La thèse du film est que certains naissent avec ce que nous considérons comme étant des perversités et que, justement, celles-ci ne sont pas d'office "acquises" par une histoire, un contexte culturel, etc. Joe est telle qu'elle est dès sa jeunesse, elle ne fait qu'explorer une sexualité qui était déjà la sienne avant. Il en va autrement du comportement criminel, qui n'a rien à voir avec son comportement sexuel, il s'avère juste qu'une femme avide sexuellement parlant est aussi devenue un membre d'un genre de mafia.
Je ne dis pas que la vision de ce film est la mienne (même si je partage de nombreuses observations). Par contre, que je sache, sur la question de l'hétérosexualité ou de l'homosexualité, la thèse qui est la plus reconnue pour l'instant est celle disant que l'homosexualité n'est pas un choix ni une construction culturelle mais bien une sorte de "nature intrinsèque" qui n'est pas pour autant inscrite dans les gênes mais qui est là, en nous. On ne devient pas hétéro ou homo (ou bi, ne pas oublier qu'un petit 80% de la population est censé être bi selon le rapport de Kinsey), on l'est. De même, il ne faut pas faire dire à Simone de Beauvoir ce qu'elle n'a pas dit. "On ne naît pas femme, on le devient", ça ne veut pas dire qu'on naît totalement assexué et sans personnalité comme un tableau vierge, ça veut dire qu'on ne naît pas forcément avec les goûts et les spécificités que la société s'amuse à accoler à notre sexe. Une femme peut "naître" (être naturellement) exubérante, violente, "rôteuse" et maternelle (par exemple), son éducation, de par sa nature de fille, l'intimera à faire disparaître les trois premières caractéristiques en exacerbant la dernière. On lui apprendra à devenir ce qu'on estime qu'une femme doit être en lui intimant d'oublier sa véritable nature (il en va de même pour les hommes, je tiens à le préciser). Or, ce qui est mis en avant de nos jours, c'est le fait que ces caractéristiques qui apparaissent tôt chez les enfants non pas parce qu'on les a éduqués ainsi mais parce qu'ils sont ainsi sont étouffées au nom d'une image à laquelle il faudrait correspondre. Et ce qui est réclamé, c'est la possibilité de pouvoir vivre comme on est sans qu'on nous impose notre manière d'être de par notre sexe (et je parle là de caractéristiques qui ne sont nuisibles à personne, je ne dis pas qu'il faut laisser un enfant violent être comme il est, parce que je sens venir l'objection). Si je veux me couper les cheveux court et jurer à tout bout de champ, la société n'a pas à me dire que, quand même, les cheveux courts, ce n'est pas flatteur sur une femme (
si si, c'est une problématique réelle avec tout un développement sur internet qui a sacrément fait parler d'elle, surtout sur Tumblr) et que de
dire des gros mots, ce n'est quand même pas joli dans la bouche d'une gentille fille. C'est cela que le féminisme (aka l'égalitarisme) met en avant, c'est cela que les études de genre étudient: la manière dont on peut réduire une personne aux caractéristiques accolées à son sexe, ce qui vient de la culture et ce qui vient de la nature et comment certains (beaucoup) ce sentent à l'étroit dans ces cases dans lesquels on les enferme.

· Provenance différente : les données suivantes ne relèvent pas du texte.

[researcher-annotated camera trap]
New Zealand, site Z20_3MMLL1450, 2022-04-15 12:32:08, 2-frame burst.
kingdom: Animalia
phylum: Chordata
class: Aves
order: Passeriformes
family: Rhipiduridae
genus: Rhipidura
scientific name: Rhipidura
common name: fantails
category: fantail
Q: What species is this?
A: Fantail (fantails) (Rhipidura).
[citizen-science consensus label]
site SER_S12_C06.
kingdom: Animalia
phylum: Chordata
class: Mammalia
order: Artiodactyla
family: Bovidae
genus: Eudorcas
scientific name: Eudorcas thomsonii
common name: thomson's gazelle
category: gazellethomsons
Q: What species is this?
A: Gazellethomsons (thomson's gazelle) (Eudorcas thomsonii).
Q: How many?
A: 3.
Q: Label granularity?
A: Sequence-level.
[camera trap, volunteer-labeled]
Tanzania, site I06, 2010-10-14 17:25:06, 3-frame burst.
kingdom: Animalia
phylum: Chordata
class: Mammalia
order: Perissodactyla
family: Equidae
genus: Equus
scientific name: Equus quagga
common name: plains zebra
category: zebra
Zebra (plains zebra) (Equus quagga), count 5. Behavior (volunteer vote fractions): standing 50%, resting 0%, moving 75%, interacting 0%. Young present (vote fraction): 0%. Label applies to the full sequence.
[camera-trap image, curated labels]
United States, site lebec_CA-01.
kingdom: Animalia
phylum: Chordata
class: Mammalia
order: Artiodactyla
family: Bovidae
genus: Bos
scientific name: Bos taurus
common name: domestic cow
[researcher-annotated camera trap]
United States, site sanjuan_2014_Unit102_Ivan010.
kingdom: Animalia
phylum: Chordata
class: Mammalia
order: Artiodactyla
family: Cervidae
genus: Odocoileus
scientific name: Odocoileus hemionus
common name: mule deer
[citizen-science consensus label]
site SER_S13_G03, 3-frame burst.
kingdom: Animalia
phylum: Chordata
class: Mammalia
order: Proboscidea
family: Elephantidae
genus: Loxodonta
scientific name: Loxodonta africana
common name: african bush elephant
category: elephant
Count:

De plus, je ne comprends pas la remarque me demandant de relire les "gender studies". Si tu m'avais dit d'aller relire mon Freud, là, j'aurais compris vu que le réalisateur ne va pas dans le sens des théories de celui-ci. Les études de genre, par contre, sont la dénomination d'une discipline, d'un vaste champ de recherches dans lequel il n'existe pas une seule théorie prédominante. Tout comme il n'y a pas une seule philosophie, une seule sociologie ou une seule psychologie. Lars von Trier nous explique ici sa théorie (ou une théorie, rien ne dit que c'est sa vision des choses, c'est juste celle que son film propose) sur la sexualité. On peut ne pas être d'accord avec. Mais le film ne fait pas
que dire cela, il est beaucoup plus riche que son propos sur le sexe, c'est avant tout de la vie d'une femme dont il est question ici, dont la sexualité est une grande partie mais est loin d'être la seule.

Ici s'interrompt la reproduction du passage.